Data preparation specialist Tamr Inc. said Thursday (Feb. 9) the U.S. Patent and Trademark Office has awarded a patent (US9,542,412) covering its “data unification” platform. The company’s machine learning approach is used to prepare data from multiple sources by “normalizing, cleaning, integrating, and de-duplicating” data sources.
“Our goal was to build an end-to-end system for enterprise-scale data curation that leveraged modern machine learning techniques to radically reduce the time and cost of producing clean, unified data sets,” explained Mike Stonebraker, Tamr’s co-founder and CTO.

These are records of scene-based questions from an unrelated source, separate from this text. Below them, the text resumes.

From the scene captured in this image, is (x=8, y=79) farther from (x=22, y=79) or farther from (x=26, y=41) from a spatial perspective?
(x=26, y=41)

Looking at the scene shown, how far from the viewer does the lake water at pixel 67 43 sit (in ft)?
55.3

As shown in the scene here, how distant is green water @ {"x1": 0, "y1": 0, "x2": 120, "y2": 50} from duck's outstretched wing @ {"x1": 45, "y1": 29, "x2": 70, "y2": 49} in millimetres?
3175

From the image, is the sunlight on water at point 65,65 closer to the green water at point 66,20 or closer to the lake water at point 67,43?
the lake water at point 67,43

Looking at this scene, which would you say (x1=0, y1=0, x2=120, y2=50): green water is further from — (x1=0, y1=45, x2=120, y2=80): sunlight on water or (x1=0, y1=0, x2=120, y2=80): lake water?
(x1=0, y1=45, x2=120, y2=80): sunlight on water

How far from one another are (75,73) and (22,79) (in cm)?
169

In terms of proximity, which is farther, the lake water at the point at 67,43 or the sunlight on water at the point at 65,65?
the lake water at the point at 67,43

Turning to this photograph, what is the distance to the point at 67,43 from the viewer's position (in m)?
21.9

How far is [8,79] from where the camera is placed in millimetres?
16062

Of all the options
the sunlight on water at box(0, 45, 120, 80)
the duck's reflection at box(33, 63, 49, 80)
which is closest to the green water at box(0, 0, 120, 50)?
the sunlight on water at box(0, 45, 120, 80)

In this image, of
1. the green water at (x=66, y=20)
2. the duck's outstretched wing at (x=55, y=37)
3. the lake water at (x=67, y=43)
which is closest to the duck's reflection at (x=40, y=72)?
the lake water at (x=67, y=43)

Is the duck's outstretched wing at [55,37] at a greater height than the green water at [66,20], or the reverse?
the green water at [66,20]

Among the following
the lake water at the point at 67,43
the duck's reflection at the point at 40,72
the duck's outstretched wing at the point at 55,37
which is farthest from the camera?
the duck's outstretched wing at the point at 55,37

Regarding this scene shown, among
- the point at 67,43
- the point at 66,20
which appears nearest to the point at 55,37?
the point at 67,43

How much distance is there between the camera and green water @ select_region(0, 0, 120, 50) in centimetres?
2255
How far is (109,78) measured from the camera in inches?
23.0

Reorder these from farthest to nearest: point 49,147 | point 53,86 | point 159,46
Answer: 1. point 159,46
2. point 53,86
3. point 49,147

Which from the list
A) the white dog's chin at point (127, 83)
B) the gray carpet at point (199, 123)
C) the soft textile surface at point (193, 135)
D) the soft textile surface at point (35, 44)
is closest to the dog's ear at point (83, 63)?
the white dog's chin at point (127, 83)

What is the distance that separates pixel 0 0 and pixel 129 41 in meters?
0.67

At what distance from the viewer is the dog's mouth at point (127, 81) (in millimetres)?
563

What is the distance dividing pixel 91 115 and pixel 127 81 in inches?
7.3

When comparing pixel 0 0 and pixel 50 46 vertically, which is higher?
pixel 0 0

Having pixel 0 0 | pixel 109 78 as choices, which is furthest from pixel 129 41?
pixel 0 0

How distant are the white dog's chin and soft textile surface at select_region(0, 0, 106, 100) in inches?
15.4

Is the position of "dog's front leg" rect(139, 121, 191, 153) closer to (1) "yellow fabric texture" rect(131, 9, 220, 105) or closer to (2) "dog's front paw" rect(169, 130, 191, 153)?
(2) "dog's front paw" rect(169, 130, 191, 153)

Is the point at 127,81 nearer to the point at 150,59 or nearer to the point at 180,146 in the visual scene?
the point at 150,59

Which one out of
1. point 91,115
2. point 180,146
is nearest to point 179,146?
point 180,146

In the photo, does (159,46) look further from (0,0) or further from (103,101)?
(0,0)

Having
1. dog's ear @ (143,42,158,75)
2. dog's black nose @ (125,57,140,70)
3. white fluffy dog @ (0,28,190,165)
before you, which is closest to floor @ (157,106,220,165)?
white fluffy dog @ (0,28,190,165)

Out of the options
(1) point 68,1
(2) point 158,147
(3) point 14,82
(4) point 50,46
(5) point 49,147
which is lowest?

The patent describes new features implemented in the company’s software. These include the techniques used to obtain training data for machine learning algorithms along with a methodology for linking attributes and database records. It also describes various methods for “pruning the large space of candidate matches for scalability and high data volume considerations,” the company said.
The data unification system features “data cleaning” of raw data that is both “dirty” and “noisy,” along with extensive use of automation algorithms along with human intervention as needed to scale the platform.
Other features include incremental data integration and curation. “New data sources must be integrated incrementally as they are uncovered,” the company noted. “There is never a notion of the data integration task being finished.”
The startup based in Cambridge, Mass., was spun out of the Massachusetts Institute of Technologies’ Computer Science and Artificial Intelligence Laboratory in 2014. It differentiates itself from a growing number of data prep specialists who apply rules to combine a limited number of data sources. By contrast, Tamr said it approach combines machine-learning techniques with human experts. That, the startup asserts, allows it to scour data for correlations and duplications in hundreds of source files.
The U.S. patent award comes as the data preparation market is booming. Market researcher Gartner predicted last year that the self-service data preparation software sector could reach $1 billion by 2019, and that the current adoption rate of 5 percent would grow to 10 percent by 2020.
Tamr’s machine learning approach seeks to exploit the dirty data problem in pursuit of software license and maintenance revenue. The startup, which was launched by Vertica founders Stonebraker and Andy Palmer, uses a combination of machine learning algorithms and crowd-sourced human oversight to automate much of the work that goes into combining and integrating siloed, semi-structured data so that it can be more effectively utilized in analytic systems.
Along with patent award, Tamr has raised $41.2 million in two funding rounds, including a $25.2 million Series B round closed in June 2015. Among Tamr’s early investors are Google Ventures (NASDAQ: GOOGL) and New Enterprise Associates.